When one adult child is interested in the business

Identifying a timeline and the scale to which the adult child wishes to be involved and, potentially, take control will lead to a planning framework. The financial planning component can include a family trust where this adult child, and perhaps the other children, is an income beneficiary but has no control over the company. Flowing money from the company through the family trust to the children must be done carefully to ensure no one pays a high rate of tax on income received.

The rate at which the transition occurs will largely depend on two key factors:

(1) When the parent is ready to give up any degree of control. You might want your successor to learn skills in the process of grooming to succeed you, but educational and other milestones could be important factors too before you pass over control.

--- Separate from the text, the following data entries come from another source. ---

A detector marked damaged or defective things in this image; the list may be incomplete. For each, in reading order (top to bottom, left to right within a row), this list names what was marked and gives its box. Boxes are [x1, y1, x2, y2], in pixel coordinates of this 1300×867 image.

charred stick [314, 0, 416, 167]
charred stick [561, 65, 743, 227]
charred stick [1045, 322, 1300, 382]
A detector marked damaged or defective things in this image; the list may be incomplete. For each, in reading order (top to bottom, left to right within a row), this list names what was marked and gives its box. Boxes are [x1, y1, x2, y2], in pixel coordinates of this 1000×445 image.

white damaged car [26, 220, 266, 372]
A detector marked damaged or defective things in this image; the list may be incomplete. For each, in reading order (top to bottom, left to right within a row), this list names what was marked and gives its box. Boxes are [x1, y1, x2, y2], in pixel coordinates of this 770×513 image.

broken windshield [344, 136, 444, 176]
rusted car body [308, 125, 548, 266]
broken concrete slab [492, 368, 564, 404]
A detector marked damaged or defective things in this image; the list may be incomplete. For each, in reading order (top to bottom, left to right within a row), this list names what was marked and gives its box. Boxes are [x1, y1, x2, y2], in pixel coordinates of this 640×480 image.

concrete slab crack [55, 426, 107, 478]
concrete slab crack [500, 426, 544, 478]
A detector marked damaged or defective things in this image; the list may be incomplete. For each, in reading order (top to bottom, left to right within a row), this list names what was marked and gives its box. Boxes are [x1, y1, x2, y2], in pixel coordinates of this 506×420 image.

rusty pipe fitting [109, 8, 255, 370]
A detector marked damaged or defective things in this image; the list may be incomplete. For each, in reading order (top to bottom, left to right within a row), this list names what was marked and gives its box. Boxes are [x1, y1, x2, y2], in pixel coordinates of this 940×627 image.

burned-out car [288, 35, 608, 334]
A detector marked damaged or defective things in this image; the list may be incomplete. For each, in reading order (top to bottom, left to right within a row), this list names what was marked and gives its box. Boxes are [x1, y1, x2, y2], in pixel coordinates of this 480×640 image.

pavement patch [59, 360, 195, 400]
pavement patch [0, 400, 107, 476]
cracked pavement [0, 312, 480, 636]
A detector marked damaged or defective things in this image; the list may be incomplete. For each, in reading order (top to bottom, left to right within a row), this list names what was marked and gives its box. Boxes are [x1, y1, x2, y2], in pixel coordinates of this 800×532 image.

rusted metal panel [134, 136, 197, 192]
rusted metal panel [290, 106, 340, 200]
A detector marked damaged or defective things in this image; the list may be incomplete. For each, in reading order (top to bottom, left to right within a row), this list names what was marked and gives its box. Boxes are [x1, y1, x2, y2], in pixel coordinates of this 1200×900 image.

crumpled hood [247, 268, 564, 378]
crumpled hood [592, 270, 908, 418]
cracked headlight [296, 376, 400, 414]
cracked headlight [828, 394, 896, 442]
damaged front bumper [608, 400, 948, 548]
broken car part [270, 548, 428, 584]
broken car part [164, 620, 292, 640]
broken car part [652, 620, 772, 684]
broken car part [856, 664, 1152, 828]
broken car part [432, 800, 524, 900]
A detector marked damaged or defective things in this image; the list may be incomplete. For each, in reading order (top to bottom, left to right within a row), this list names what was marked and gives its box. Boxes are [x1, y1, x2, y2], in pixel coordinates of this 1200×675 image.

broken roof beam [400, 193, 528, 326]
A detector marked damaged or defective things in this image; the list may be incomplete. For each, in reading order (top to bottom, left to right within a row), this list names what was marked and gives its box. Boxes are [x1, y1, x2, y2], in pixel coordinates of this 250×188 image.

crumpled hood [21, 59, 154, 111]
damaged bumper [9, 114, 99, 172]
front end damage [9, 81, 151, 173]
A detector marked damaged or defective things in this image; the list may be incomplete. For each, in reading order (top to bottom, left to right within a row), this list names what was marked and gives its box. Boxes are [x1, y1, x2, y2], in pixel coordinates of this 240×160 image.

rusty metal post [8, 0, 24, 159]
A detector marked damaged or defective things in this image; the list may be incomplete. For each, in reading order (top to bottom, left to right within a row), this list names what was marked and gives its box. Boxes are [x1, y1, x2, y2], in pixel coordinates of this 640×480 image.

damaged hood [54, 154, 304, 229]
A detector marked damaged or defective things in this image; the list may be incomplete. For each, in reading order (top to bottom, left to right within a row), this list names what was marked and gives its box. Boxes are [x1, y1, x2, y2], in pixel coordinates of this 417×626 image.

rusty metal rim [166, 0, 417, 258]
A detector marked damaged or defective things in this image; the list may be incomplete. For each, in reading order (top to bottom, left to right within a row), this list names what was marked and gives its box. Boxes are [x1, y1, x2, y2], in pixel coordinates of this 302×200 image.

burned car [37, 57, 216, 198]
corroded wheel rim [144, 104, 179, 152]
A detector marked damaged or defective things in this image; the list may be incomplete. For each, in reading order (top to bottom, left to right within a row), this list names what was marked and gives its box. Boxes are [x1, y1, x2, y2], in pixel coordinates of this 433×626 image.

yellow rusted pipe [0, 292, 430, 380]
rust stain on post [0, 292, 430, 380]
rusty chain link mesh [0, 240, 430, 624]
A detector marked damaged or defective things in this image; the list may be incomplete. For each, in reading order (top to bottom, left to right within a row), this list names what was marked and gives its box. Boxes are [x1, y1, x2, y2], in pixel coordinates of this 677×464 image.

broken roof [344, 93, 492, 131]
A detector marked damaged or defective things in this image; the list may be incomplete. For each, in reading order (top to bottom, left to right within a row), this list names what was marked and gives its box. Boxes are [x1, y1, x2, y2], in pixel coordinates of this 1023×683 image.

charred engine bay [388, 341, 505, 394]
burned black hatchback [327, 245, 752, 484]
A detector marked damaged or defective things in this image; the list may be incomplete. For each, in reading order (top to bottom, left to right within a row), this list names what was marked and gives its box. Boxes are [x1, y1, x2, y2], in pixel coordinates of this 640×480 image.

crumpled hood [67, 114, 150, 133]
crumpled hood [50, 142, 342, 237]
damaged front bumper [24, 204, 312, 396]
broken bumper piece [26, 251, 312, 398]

(2) When the successor demonstrates the skills, experience, and readiness to take over. What involvement has the child had in the business to date?

A child wishing to take over the business often takes place when the parent is ready to release control and/or when the adult child demonstrates an ability to manage the company effectively. Control of the company can include voting shares, becoming a director, or positioning him/her as shareholder.

Two adult children who are not interested in family business

To equally split the business, careful considerations should be made for the adult children who will not work in the family business as there are significant tax implications that require planning. An owner could issue common shares to the two children or name the children as additional beneficiaries of the family trust, but they will each pay a high tax rate on any dividends or income received since they are not active in the business.

To split evenly three ways, one should consider the value each child receives over time regardless of their involvement in the business.

Other early considerations

Be realistic about the value of your business by discussing the value with your accountant. Too much cash, investments or non-business assets in the company can impact the transition and the ability to use your lifetime capital gains exemption.

Your valuation should consider what a third party would pay for your business. Part of this valuation process might include cleaning up excess cash, investments and non-business assets that should not be in the company. Careful succession planning with a business law lawyer and accountant is needed to ensure the transfer of these assets is done properly.

Again, it is imperative to plan early to maximize your income and the long-term success of your family business.